--- EXCERPT TO READ ---
········

CAGR: +14% (market: +12%)
Total Return: +96%
Sharpe Ratio: 0.6 ← poor risk/reward
Max Drawdown: -55% ← could you hold?
Win Rate: 62% ← looks good...
Profit Factor: 0.9 ← losses > gains!
Num Trades: 4 ← just luck

The Questions to Ask Every Time

Question What to look for Red Flag
Did it beat buy-and-hold? Strategy CAGR > market CAGR by a meaningful margin Barely beats market → not worth the execution complexity
Is risk-adjusted return good? Sharpe Ratio > 1.0 Sharpe < 0.7 → returns don't justify the trading volatility
Could you survive the drawdown? Max drawdown < 20-25% >40% drawdown → most people quit before recovery occurs
Enough trades to be real? >30 trades minimum, >100 preferred <10 trades → purely luck, proves nothing
Do gains outsize losses? Profit Factor > 1.35 < 1.0 → you're actually losing money overall after transaction costs
Does it beat the market after costs? Positive after ₹40/trade + 0.1% slippage Strategy returns evaporate after modeling execution fees
04

Strategy Types — What Edge Are You Exploiting?

Every strategy is a bet on a specific **market inefficiency**. Knowing which type you're running determines what data matters, how to judge results, and what structural failure looks like.

Trend Following
Mean Reversion
Momentum
Breakout
Stat Arbitrage
ML-Based

Trend Following

The oldest and most robust category. Assets that have been rising tend to continue rising — because **institutional fund flows are persistent**. Large funds can't buy ₹10,000 crore in a day, so they accumulate over weeks, creating trends.

Period: Weeks to months Win Rate: ~35–45% High R:R ratio

The counterintuitive truth: Trend strategies lose more often than they win. A 40% win rate can still be very profitable if winning trades are 3× the size of losing trades. Never judge a trend strategy by win rate alone.

Signals: SMA/EMA crossovers, ADX > 25 (confirms trend), Ichimoku cloud position, Donchian channel breakout.

When it fails: Choppy sideways markets. ADX below 20 means no trend — trend strategies will get whipsawed repeatedly. Use ADX as a regime filter.

Mean Reversion

Bets that prices which have moved too far from their average will snap back. Works because **short-term returns are negatively autocorrelated** — statistically, extreme single-day moves tend to partially reverse.

········

(Records from a spatial question set)
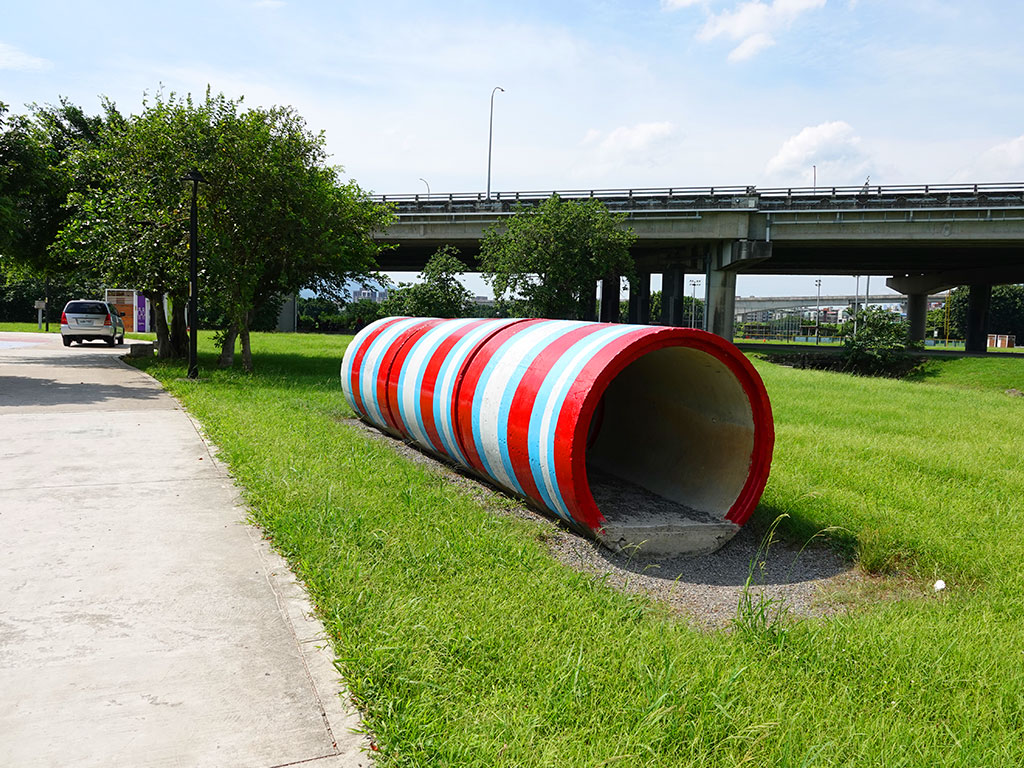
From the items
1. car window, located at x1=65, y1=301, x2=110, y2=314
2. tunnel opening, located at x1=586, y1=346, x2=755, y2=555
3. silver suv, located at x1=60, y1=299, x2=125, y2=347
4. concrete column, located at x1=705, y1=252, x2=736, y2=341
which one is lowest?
tunnel opening, located at x1=586, y1=346, x2=755, y2=555

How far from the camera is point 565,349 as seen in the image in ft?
21.6

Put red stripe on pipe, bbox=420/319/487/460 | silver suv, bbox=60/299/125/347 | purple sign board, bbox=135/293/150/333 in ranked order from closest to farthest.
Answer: red stripe on pipe, bbox=420/319/487/460
silver suv, bbox=60/299/125/347
purple sign board, bbox=135/293/150/333

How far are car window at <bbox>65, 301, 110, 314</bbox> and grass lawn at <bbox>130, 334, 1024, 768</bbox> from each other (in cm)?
2737

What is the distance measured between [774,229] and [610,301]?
2218 cm

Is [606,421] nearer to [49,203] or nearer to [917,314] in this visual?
[49,203]

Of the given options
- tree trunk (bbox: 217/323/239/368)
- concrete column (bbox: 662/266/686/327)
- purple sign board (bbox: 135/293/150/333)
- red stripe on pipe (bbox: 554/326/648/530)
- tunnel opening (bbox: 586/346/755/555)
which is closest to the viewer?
red stripe on pipe (bbox: 554/326/648/530)

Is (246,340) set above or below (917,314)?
below

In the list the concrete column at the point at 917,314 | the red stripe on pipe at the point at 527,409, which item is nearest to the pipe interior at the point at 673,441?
the red stripe on pipe at the point at 527,409

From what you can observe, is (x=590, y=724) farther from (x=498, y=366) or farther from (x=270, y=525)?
(x=498, y=366)

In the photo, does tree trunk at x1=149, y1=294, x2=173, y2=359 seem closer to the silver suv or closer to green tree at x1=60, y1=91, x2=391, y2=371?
green tree at x1=60, y1=91, x2=391, y2=371

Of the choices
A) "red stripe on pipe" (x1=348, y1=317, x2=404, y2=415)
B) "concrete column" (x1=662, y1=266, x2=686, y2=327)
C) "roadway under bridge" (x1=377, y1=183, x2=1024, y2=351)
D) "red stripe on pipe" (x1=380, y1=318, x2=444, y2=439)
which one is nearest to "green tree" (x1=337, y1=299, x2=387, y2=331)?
"roadway under bridge" (x1=377, y1=183, x2=1024, y2=351)

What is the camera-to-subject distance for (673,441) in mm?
7895

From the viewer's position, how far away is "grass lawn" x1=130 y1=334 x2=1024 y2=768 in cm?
323

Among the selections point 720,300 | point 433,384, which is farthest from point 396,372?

········

--- CHALLENGES ---
A – Decide whether each statement agrees with the trading-strategy excerpt, answering yes or no and quoting the words of the excerpt that settle it: (i) A Sharpe Ratio below 0.7 is treated as a red flag. (ii) Trend strategies usually win more often than they lose. (iii) An ADX reading below 20 signals that there is no trend.
B – Extend the trading-strategy excerpt, picking up right after its last sentence.
The records stand apart from the trading-strategy excerpt as separate material.

--- EXPECTED ANSWERS ---
A –
(i) Yes: "Sharpe < 0.7 → returns don't justify the trading volatility"
(ii) No: "Trend strategies lose more often than they win."
(iii) Yes: "ADX below 20 means no trend"

B –
Period: Hours to days Win Rate: ~60–70% Low R:R ratio

The Trap: High win rate feels great until a trending move wipes out 10 wins at once. Always use a strict stop-loss. The classic blowup is "it'll come back" — sometimes it doesn't.

Signals: RSI < 30 / > 70, Bollinger Band lower/upper touch, Z-score of price deviation from MA.

Key Rule: Never run a mean-reversion strategy without a stop-loss. One unhedged trend move can erase weeks of small wins.

Momentum (Cross-Sectional)

Based on the academically documented fact that **stocks outperforming in the last 3–12 months tend to keep outperforming for the next 1–3 months**. One of the most replicated anomalies in finance literature.

Period: Weeks to months Win Rate: ~50–60% Cross-sectional ranking

Cross-sectional: Rank a universe of stocks by their 12-1 month return (skip the last month — it tends to reverse). Go long the top decile, short the bottom. Market-neutral.
Time-series: Go long a stock only if its own recent return is positive.

Momentum crash risk: Momentum strategies can crash violently during sharp market reversals (e.g. March 2020). Size appropriately.

Breakout

Enters when price breaks through a resistance or support level. Theory: when a level is broken, trapped traders on the wrong side accelerate the move by covering positions.

Period: Days to weeks Win Rate: ~35–45% Very high R:R potential

Signals: Donchian channel breakout (N-day high), volume confirmation (>150% of 20-day avg — critical), ATR-based price targets.

False breakout problem: 60–70% of breakouts fail without volume confirmation. Always wait for a daily close above the level, not just an intraday pierce. Volume is not optional.

Statistical Arbitrage (Pairs Trading)

Exploits mispricings between statistically related instruments. If HDFCBANK and ICICIBANK historically move together (cointegrated), when they diverge, short the outperformer and long the underperformer — betting on convergence.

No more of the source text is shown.